=== Extract ===

Tuesday

On Saturday was the second in the series of Healing Words workshops which I am facilitating and it went really well. I have devised these workshops for therapists, health professionals and writers working in therapeutic environments. They are an invitation for participants to explore how creative writing can work therapeutically. There are six in all, taking various themes, individuals can come to all six or pick and choose ones which interest them. At this last one we were looking at metaphor.

I had a great time, so it is very satisfying (and confidence boosting) when the participants say that they are gaining from the experience too. Here are some comments from the evaluations:

‘Gently & thoughtfully presented – allowed me to explore and learn more about using metaphor.’
‘The metaphor workshop was magical’
‘I’d highly recommend Kate’s writing workshops.
I’ve done two and have learnt so much in each but also really enjoyed them.’
 
The next workshop will be looking at poetry in this context. For more information contact: mail@scpti.co.uk
 

Monday

I've just finished reading 'Mrs Robinson's Disgrace', another cracking read from Kate Summerscale (I previously read her 'The Suspicions of Mr Whicher'). This new book is about a divorce case in 1858 (one of the first after divorce stopped being reliant on the passing of an Act of Parliament) where the evidence for the husband of his wife's infidelity came from her private journal.

Publicly at least, everyone involved in the case and those spectating were outraged and shocked by the honest and explicit content of Mrs Robinson's diary. And since she addressed a 'reader' there were questions about whether it was intended for publication. However, Summerscale suggests that the addressing of 'the reader' might give an explanation as to why Mrs Robinson kept such a journal: since she no longer believed an spiritual afterlife, she hoped for compassion from future generations. She finishes despondently, 'May you [the reader] be more happy.'

It is my contention that writing is essentially a relational act, writing means we are communicating something to someone, we are always writing for a reader. The reader may be ourselves (our present or future selves). However, in being that reader, we will also be influenced by the myriad of people who have already responded to what we write or say, as well as the myriad of others who we imagine responses from. Though we may sit down alone with pen and paper or at the keyboard, our space is thickly populated with audiences - real and fantasised - from our past, present and future.

Saturday was a get together of our local Lapidus (www.lapidus.org.uk) group. As ever it was a nourishing mix of mutual support and inspiration for writing (see also http://the-grumponthehill.blogspot.co.uk/).

One of our members', Sue, led us through a number of writing exercises to do with food:
  • favourite food;
  • food we loathe;
  • food and place;
  • food and time;
  • personifying food;
  • describing a character using food metaphors.
She encouraged us to think about gender roles in connection with food. Each exercise brought up some interesting reflections for me and in the group we agreed that writing about food evokes powerful images, memories and emotions.

===

# Questions on the material
- a) Decide whether each statement agrees with the writing entries, answering yes or no and quoting the words of the text that decide it. (i) The Healing Words series consists of six workshops in total. (ii) The second Healing Words workshop focused on poetry. (iii) The divorce case in Mrs Robinson's Disgrace took place in 1858.
- b) Write the passage that comes after the final sentence of the writing entries.

=== Data extract ===

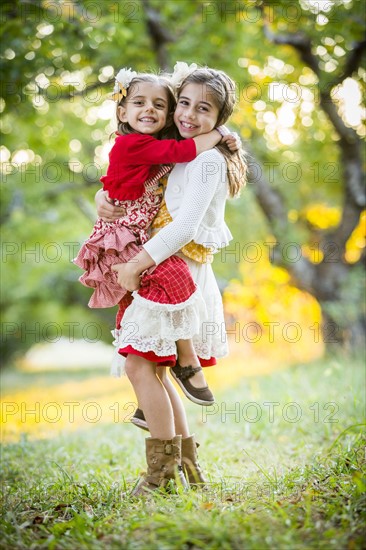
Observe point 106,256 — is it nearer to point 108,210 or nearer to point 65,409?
point 108,210

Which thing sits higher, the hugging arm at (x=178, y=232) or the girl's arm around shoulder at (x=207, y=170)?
the girl's arm around shoulder at (x=207, y=170)

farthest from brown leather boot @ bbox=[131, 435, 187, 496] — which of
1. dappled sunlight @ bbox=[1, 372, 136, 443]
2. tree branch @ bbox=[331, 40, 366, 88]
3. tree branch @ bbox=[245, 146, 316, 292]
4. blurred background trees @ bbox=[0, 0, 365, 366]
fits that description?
tree branch @ bbox=[245, 146, 316, 292]

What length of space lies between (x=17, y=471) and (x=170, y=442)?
1419 mm

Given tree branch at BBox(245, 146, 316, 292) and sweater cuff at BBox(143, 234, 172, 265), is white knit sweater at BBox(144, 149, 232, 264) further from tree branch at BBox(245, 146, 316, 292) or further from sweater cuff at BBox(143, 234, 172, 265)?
tree branch at BBox(245, 146, 316, 292)

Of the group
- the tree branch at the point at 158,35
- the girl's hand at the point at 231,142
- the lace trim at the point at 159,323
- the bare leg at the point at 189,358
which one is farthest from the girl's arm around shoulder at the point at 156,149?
the tree branch at the point at 158,35

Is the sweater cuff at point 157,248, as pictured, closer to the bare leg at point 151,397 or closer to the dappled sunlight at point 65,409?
the bare leg at point 151,397

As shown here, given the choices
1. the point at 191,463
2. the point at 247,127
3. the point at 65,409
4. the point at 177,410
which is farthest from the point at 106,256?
the point at 65,409

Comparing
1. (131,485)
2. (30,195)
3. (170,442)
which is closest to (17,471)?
(131,485)

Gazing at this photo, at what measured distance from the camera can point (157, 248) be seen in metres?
2.47

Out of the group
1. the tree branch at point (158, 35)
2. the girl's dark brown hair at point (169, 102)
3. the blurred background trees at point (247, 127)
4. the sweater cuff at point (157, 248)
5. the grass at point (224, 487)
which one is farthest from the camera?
the tree branch at point (158, 35)

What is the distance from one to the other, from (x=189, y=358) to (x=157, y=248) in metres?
0.52

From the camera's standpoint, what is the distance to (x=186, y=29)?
7.00 meters

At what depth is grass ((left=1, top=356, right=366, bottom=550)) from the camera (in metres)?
1.83

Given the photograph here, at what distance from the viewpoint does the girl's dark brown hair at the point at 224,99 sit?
2.66 m
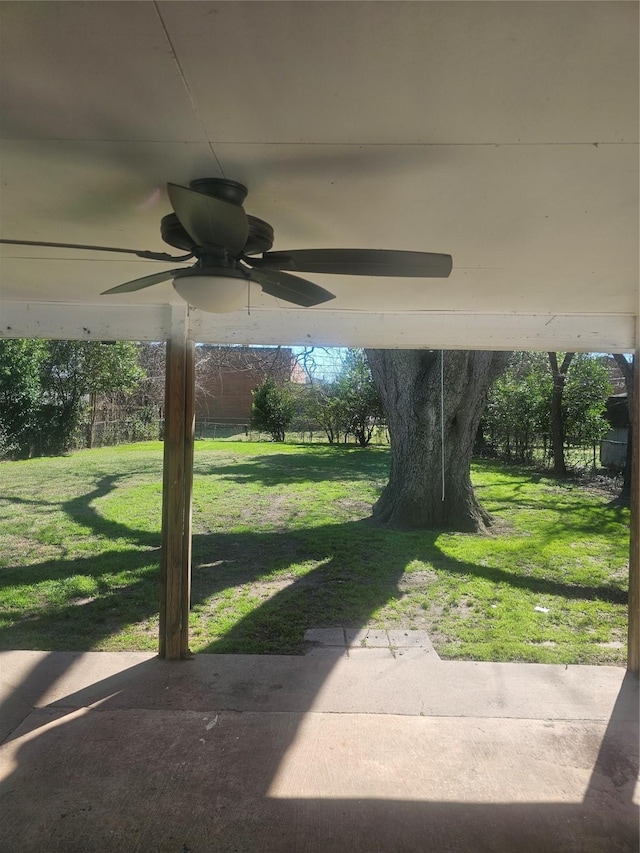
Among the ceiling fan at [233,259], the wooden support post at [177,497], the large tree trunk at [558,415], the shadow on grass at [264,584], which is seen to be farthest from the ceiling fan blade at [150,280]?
the large tree trunk at [558,415]

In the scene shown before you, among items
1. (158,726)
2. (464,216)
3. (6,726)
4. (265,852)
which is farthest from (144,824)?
(464,216)

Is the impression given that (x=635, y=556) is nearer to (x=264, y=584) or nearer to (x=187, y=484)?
(x=187, y=484)

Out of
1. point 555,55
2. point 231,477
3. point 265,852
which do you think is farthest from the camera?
point 231,477

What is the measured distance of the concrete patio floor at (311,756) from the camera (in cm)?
181

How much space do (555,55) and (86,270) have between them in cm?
205

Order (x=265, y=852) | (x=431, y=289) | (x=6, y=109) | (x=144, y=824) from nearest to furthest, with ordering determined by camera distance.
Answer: (x=6, y=109), (x=265, y=852), (x=144, y=824), (x=431, y=289)

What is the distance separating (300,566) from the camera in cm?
521

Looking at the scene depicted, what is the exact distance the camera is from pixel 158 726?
2436 millimetres

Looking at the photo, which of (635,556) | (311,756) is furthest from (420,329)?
(311,756)

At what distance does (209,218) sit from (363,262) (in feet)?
1.48

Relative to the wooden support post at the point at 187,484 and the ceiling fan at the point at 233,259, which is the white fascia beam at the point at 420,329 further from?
the ceiling fan at the point at 233,259

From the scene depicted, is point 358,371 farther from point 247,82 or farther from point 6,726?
point 247,82

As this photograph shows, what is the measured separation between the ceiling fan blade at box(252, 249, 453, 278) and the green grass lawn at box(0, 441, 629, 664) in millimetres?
2662

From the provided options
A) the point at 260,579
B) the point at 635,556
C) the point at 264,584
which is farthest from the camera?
the point at 260,579
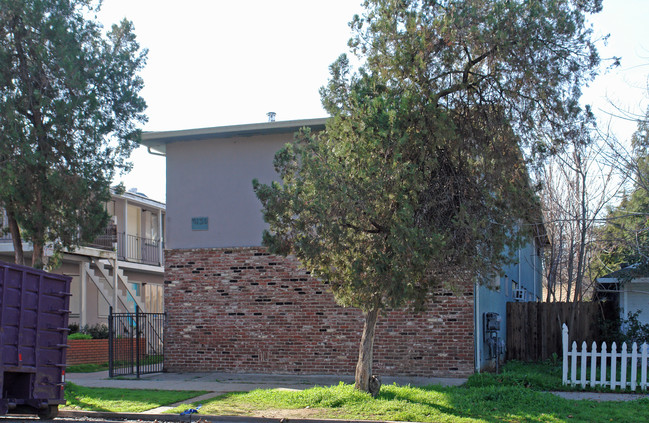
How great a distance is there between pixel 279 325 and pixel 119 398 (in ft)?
15.5

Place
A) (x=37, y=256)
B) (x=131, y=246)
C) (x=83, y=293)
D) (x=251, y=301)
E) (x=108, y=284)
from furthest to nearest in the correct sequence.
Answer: (x=131, y=246) → (x=108, y=284) → (x=83, y=293) → (x=251, y=301) → (x=37, y=256)

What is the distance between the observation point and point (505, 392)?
11.2 m

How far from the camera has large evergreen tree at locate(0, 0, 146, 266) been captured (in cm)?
1289

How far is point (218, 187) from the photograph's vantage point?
17.2 metres

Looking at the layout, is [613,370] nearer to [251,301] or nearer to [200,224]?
[251,301]

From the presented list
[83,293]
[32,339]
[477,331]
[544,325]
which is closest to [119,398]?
[32,339]

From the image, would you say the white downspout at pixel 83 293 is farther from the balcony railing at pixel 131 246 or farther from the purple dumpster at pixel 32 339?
the purple dumpster at pixel 32 339

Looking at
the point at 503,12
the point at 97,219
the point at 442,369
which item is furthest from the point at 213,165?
the point at 503,12

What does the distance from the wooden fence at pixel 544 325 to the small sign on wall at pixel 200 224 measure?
8.91 meters

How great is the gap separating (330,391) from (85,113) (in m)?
7.14

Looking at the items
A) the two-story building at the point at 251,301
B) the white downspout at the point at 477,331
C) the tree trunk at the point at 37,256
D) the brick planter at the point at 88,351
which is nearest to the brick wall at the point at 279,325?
the two-story building at the point at 251,301

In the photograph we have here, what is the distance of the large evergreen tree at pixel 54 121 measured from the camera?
12.9m

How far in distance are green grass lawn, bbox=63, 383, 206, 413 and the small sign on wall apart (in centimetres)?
476

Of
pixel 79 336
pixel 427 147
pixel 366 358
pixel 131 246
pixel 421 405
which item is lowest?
pixel 421 405
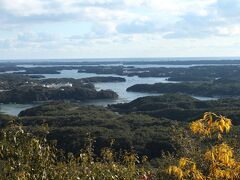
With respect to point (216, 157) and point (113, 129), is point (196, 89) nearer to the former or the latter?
point (113, 129)

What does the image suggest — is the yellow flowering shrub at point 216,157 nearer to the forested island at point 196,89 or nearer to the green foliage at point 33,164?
the green foliage at point 33,164

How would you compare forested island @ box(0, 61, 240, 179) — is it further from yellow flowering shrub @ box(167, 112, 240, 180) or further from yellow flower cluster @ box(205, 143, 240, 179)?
yellow flower cluster @ box(205, 143, 240, 179)

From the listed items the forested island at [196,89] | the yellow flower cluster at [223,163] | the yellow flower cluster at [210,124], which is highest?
the yellow flower cluster at [210,124]

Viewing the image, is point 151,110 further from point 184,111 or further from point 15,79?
point 15,79

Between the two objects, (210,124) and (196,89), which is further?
(196,89)

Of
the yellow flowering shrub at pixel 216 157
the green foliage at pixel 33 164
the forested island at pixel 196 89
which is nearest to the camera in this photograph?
the yellow flowering shrub at pixel 216 157

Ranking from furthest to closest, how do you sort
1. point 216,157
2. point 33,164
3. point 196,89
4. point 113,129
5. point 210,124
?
1. point 196,89
2. point 113,129
3. point 33,164
4. point 216,157
5. point 210,124

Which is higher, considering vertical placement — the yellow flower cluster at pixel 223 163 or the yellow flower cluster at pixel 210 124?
the yellow flower cluster at pixel 210 124

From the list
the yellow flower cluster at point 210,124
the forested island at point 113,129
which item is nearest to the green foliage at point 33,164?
the forested island at point 113,129

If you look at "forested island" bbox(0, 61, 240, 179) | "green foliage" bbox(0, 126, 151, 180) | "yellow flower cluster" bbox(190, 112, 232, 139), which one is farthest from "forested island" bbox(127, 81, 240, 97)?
"yellow flower cluster" bbox(190, 112, 232, 139)

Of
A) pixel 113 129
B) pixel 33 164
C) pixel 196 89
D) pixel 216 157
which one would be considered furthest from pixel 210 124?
pixel 196 89
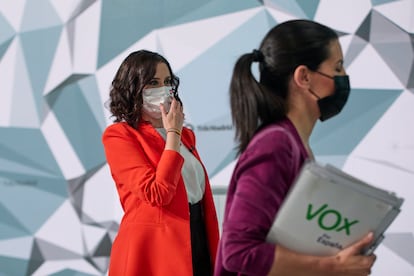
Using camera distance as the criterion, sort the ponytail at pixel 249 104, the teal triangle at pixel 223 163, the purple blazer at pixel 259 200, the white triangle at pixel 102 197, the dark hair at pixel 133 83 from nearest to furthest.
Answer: the purple blazer at pixel 259 200
the ponytail at pixel 249 104
the dark hair at pixel 133 83
the teal triangle at pixel 223 163
the white triangle at pixel 102 197

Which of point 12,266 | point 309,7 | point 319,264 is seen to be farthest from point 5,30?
point 319,264

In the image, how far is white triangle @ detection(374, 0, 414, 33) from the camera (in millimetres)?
3092

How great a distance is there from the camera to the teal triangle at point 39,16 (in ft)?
11.7

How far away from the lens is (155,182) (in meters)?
1.87

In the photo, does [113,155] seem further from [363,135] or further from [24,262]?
[24,262]

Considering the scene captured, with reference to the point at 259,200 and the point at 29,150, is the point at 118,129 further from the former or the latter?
the point at 29,150

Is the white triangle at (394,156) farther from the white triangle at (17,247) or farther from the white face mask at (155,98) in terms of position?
the white triangle at (17,247)

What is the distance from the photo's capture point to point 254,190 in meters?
1.08

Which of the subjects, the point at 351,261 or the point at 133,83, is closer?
the point at 351,261

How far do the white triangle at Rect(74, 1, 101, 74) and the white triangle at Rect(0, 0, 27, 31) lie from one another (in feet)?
1.21

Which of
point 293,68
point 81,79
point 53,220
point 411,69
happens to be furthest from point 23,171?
point 293,68

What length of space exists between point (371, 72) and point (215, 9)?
2.92ft

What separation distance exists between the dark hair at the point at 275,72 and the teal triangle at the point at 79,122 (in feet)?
7.68

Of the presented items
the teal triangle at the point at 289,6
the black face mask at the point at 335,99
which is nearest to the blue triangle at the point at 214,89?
the teal triangle at the point at 289,6
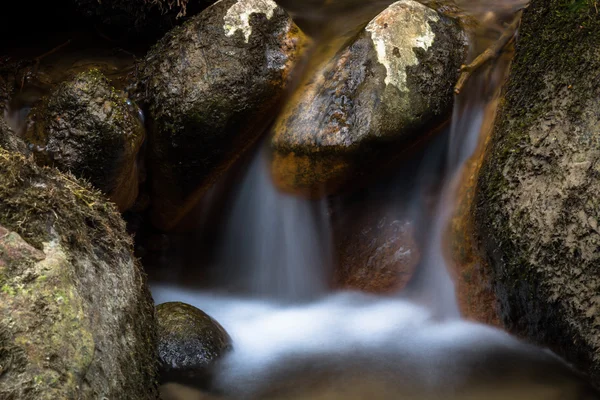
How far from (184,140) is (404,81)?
178 cm

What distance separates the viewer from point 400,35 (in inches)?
177

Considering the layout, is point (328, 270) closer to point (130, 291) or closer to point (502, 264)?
point (502, 264)

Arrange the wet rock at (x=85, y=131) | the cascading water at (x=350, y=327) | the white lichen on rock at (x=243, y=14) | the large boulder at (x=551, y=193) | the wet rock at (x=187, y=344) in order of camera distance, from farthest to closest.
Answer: the white lichen on rock at (x=243, y=14), the wet rock at (x=85, y=131), the wet rock at (x=187, y=344), the cascading water at (x=350, y=327), the large boulder at (x=551, y=193)

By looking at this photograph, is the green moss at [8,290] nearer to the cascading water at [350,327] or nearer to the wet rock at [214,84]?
the cascading water at [350,327]

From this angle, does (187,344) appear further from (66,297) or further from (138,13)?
(138,13)

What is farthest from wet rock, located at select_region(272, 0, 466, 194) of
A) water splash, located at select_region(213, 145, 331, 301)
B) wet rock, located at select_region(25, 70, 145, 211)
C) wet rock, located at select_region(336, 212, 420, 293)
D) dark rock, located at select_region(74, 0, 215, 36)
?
dark rock, located at select_region(74, 0, 215, 36)

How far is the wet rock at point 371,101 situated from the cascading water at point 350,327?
246 millimetres

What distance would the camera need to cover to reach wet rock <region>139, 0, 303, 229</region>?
4512mm

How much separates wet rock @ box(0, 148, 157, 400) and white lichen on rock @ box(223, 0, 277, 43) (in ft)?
7.65

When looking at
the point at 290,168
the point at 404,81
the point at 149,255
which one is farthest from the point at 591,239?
the point at 149,255

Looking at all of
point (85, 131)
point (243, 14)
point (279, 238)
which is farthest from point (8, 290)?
point (243, 14)

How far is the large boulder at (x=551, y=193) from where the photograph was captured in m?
3.10

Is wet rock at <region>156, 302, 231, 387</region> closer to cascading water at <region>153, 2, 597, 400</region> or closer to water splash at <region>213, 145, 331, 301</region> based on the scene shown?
Result: cascading water at <region>153, 2, 597, 400</region>

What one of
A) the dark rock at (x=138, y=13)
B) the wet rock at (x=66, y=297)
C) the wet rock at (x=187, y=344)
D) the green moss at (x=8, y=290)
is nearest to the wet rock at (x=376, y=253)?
the wet rock at (x=187, y=344)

===

# Answer section
- a)
(i) Yes: "There are six in all"
(ii) No: "At this last one we were looking at metaphor."
(iii) Yes: "a divorce case in 1858"

- b)
Here is my personified food:
'I am lain on a plate, flat out, bronzed on either side, syrup running down my thighs. I am sweet, delectable, waiting. You have whipped me, beaten me, tossed me and I lie here expectant of your desires. You garnish me with rubies and jade - tangy raspberries and gooseberries - fold me in creamy silk. You will enjoy the first taste of me, the second and the third, but by the end you will feel gorged and uncomfortable. You will blame me for your unnatural over-indulgence. I should not have lain so openly on a plate.'

Wednesday

Having passed my 49th birthday with not too much fuss and entered my 50th year, I do pause and wonder about the passage of time. In the vastness of the earth's - even human - history, my life is but an iota of a speck, and I am comfortable with that. Yet, in my own infinitesimal way, I do want to do more good than harm, and I feel strongly that it is through my writing that I might manage this.

Recently I have discovered this from Edith Sitwell's 'The Poet Laments the Coming of Old Age':

I see the children running out of school;
They are taught that Goodness means a blinding hood
Or is heaped by time like the hump on an aged back,
And that Evil can be cast like an old rag
And Wisdom caught like a hare and held in the golden sack
Of the heart. ... But I am one who must bring back
Sight to the blind.

Tuesday

Reflections

Writers hold a mirror up to the world. A mirror which reflects a grey lidded day when the clouds bear down on the steely sea, as well as the sudden rainbow, the colourful ladder between wave tip and sky. Writers turn a mirror on themselves and on others. It is not everyone who wishes to look into this mirror and see themselves, but it is the lot of writers to do so.

I sometimes wonder as I write reflections such as these, whether I am remembering a half forgotten quote such as Shakespeare's Hamlet: 'To hold, as t'were, the mirror up to nature.' Perhaps I will not claim the above thought as entirely mine, but it is around for me at the moment as I plough on into my future writing projects.